Die Priesterberufungen und die Geburtenzahlen machten ihn mächtig
Warum tut sich das ein frommer Mensch an? "Weil ein Leben außerhalb des Wegs nach einiger Zeit undenkbar ist", erklärt Hofer. Schließlich gibt man dem Weg alles, seine Zeit, sein Geld. Da fällt der Ausstieg schwer. Anton Hofer hat ihn geschafft. "Bei einer Katechese hieß es: Gott schickt dir Krebs, eine Frau, die dich betrügt, Kinder, die Drogen nehmen – gerade deshalb musst du ihn lieben!" Unsinn, dachte Hofer, und sagte das dem Katechisten. Der antwortete: "Was ich sage, ist das Wort Gottes." Eine Häresie für Hofer: "Da wusste ich, ich muss gehen."

Anton Hofer hatte Glück. Nach seinem Ausstieg wurde er nicht wie viele Abtrünnige von seiner Gemeinschaft geächtet – eine Praxis übrigens, die Papst Franziskus bereits öffentlich kritisierte. Noch heute sind seine Frau und seine Kinder im Weg. Manchmal geht er sogar mit ihnen am Samstagabend zur Eucharistie. "Die ist wirklich schön." Wahrscheinlich hofft die Gemeinschaft immer noch, dass er eines Tages in den Schoß der Gemeinde zurückkehrt.

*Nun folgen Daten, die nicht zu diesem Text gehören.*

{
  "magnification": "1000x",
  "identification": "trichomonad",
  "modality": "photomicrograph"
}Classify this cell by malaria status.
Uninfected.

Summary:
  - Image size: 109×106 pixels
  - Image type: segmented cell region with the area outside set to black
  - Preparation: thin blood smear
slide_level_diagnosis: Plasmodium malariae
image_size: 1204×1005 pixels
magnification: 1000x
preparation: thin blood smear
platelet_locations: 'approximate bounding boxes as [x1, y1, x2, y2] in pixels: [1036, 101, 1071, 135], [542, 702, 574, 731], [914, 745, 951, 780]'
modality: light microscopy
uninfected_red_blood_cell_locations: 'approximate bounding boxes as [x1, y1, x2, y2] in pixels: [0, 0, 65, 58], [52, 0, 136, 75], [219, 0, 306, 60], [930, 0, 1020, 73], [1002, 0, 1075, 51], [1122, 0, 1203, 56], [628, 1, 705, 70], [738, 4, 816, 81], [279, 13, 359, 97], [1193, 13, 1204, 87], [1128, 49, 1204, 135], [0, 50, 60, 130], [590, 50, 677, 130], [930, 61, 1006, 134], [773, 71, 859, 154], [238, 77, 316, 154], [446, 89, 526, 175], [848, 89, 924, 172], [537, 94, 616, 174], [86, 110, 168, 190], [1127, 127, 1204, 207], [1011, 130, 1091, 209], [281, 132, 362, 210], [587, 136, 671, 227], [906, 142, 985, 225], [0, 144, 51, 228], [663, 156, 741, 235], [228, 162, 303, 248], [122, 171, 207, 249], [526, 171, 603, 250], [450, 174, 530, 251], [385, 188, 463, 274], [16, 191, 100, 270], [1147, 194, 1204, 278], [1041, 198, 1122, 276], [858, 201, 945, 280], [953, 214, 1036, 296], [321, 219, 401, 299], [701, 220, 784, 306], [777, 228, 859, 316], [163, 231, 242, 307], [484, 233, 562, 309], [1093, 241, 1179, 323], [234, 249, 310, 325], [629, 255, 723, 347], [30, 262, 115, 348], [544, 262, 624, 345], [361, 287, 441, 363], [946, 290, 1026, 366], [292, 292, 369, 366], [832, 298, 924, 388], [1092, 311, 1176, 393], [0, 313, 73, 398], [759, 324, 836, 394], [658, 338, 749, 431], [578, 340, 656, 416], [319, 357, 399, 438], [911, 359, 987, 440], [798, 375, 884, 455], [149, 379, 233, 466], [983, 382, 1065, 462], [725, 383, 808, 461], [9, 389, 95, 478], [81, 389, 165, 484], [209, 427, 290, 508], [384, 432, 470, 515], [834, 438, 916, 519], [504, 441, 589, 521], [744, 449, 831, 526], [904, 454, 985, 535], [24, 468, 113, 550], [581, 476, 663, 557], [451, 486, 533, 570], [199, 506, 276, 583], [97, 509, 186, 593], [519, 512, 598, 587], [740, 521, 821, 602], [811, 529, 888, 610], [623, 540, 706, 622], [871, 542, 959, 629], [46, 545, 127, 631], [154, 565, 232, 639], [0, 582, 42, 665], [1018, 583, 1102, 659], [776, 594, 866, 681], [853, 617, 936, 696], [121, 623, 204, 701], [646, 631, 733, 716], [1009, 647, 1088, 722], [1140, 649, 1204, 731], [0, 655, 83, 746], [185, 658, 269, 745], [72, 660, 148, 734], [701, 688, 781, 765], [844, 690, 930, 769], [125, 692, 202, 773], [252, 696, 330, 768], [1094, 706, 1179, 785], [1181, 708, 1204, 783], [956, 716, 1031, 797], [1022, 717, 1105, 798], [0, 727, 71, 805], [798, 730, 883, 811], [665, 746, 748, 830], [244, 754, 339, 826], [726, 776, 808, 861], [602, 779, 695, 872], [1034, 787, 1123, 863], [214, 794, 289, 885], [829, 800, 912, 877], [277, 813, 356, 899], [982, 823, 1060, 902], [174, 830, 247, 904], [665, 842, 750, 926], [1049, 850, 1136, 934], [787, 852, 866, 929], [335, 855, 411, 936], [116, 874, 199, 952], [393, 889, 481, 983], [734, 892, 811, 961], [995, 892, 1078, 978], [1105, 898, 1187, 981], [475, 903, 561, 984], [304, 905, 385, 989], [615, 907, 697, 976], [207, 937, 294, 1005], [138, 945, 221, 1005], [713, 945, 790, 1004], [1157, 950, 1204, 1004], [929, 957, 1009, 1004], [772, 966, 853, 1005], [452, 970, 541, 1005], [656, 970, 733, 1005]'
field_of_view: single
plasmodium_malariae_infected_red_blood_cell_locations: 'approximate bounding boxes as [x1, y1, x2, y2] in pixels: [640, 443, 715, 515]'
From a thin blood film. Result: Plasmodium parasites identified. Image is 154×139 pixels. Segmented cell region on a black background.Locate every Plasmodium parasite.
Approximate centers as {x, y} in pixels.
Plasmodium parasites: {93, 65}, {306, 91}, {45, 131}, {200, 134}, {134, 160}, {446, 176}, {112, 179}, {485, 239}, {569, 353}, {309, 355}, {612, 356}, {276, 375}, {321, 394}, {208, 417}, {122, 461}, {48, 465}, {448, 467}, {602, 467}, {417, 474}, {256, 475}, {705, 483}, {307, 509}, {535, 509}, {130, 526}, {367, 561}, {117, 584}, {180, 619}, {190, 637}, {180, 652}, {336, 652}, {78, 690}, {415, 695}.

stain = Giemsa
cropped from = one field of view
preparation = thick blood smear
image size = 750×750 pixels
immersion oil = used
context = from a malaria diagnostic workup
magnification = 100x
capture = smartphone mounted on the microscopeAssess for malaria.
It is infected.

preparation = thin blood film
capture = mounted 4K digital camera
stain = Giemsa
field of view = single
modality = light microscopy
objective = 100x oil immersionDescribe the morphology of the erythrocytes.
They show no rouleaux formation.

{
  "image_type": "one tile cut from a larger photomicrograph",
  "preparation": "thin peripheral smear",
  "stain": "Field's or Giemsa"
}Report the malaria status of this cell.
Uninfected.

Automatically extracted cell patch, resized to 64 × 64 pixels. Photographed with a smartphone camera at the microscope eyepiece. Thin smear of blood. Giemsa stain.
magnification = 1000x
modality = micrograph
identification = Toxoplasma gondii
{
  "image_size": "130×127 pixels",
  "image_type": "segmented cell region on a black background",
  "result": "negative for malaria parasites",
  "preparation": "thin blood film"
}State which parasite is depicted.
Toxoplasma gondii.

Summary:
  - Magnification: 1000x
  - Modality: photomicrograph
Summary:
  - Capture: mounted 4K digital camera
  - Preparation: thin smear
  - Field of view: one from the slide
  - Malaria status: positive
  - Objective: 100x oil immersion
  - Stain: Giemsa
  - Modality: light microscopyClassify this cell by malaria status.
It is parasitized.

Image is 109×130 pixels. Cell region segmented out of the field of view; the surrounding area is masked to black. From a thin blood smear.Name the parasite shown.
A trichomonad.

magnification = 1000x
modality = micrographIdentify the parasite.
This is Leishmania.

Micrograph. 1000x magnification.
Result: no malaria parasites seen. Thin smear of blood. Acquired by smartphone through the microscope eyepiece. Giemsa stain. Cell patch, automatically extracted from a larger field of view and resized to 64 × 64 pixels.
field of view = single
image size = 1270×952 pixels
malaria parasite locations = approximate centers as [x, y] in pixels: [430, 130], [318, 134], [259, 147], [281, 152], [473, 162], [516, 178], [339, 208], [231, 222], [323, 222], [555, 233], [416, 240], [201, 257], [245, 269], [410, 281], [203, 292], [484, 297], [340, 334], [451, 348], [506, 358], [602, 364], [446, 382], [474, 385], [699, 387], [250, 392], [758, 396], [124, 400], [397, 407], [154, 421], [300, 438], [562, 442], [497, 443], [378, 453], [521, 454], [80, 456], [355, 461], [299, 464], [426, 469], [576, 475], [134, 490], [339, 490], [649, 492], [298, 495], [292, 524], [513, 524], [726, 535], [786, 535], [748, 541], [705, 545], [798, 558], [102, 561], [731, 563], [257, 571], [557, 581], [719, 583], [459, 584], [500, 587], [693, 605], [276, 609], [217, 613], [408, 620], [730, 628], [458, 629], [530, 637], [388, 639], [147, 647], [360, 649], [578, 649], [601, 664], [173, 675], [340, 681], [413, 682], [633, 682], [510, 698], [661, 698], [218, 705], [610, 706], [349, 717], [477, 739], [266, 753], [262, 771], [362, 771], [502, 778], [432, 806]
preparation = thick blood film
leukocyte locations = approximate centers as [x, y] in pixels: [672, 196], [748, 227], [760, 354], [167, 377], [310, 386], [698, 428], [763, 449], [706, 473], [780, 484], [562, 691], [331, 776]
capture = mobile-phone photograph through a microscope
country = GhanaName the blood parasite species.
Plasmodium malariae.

Wie viele Aussteiger hat auch er sich damals an die Kirche gewandt. Sie sollte wissen, was vorgeht in den Zellen des Wegs. Der Vertreter seines Heimatbistums, erzählt Anton Hofer, habe auch tatsächlich Verständnis gehabt für seine Not. Getan aber hat er nichts. Was könne die Kirche auch tun gegen den Weg? Die Priesterberufungen und die Geburtenzahlen machten ihn mächtig.

Ähnlich sprach- und antriebslos blieb die Kirche auch im Falle der Herz-Jesu-Pfarre in Linz. Kurz nach seiner Visitation trat Franz Handlechner als Dechant des Bistums Linz zurück. Vorher schickte er aber noch ein Exemplar seines Berichts nach Wien, an Kardinal Schönborn persönlich.
Der Kardinal hat nie auf die Post aus Linz reagiert.